> **Objectif de l'exercice**:
Citez, s'il vous plaît, le passage du texte sur l'automobile en commençant par « Tôt ou tard, le » et en poursuivant jusqu'à « lever pour protester. ».

> **Texte à lire**:
Je connais des personnes qui ont abandonné l’auto pour échapper à la fascination de l’espace, comme le kleptomane évite les étalages pour ne pas succomber a une force supérieure à sa volonté.

Le problème, on le voit, touche à la pathologie. Il ne faut donc pas chercher à le résoudre par une brusque répression, par des mesures purement coercitives.

Comme pour toutes les affections endémiques, il convient surtout de procéder par des moyens préventifs. Les Anglais disent avec raison qu’un gramme de préventif vaut mieux qu’un kilo de remède.

Quelles seraient donc les meilleures mesures à instituer pour combattre l’extension de la funeste maladie nouvelle?

Comment préserver tant de vies humaines, offertes en holocauste a ce nouveau minotaure? Telle est la question que je vous pose.

Tôt ou tard, le problème s’imposera à l’attention de l’autorité publique, qui, actuellement, croit devoir rester indifférente sous l’absurde prétexte de ne pas entraver l’essor d’une industrie nouvelle. Comme si le devoir du législateur était de sacrifier l’existence du plus grand nombre à l’intérêt commercial de quelques-uns. Monstrueuse théorie, contre laquelle tous les cadavres, qui vont s’accumulant, pourraient se lever pour protester.

> **Entrées de données**:
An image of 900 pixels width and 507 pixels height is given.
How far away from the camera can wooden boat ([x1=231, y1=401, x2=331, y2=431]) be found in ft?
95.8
---
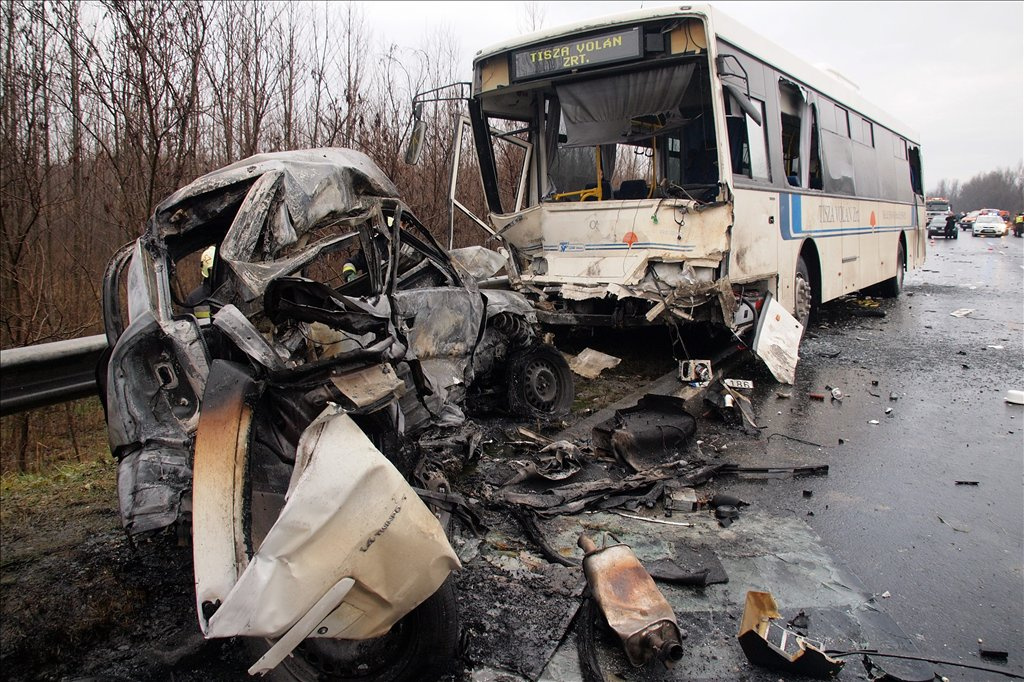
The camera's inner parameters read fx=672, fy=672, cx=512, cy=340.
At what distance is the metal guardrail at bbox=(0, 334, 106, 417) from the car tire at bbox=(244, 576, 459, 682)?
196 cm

> **Réponse au problème**:
Tôt ou tard, le problème s’imposera à l’attention de l’autorité publique, qui, actuellement, croit devoir rester indifférente sous l’absurde prétexte de ne pas entraver l’essor d’une industrie nouvelle. Comme si le devoir du législateur était de sacrifier l’existence du plus grand nombre à l’intérêt commercial de quelques-uns. Monstrueuse théorie, contre laquelle tous les cadavres, qui vont s’accumulant, pourraient se lever pour protester.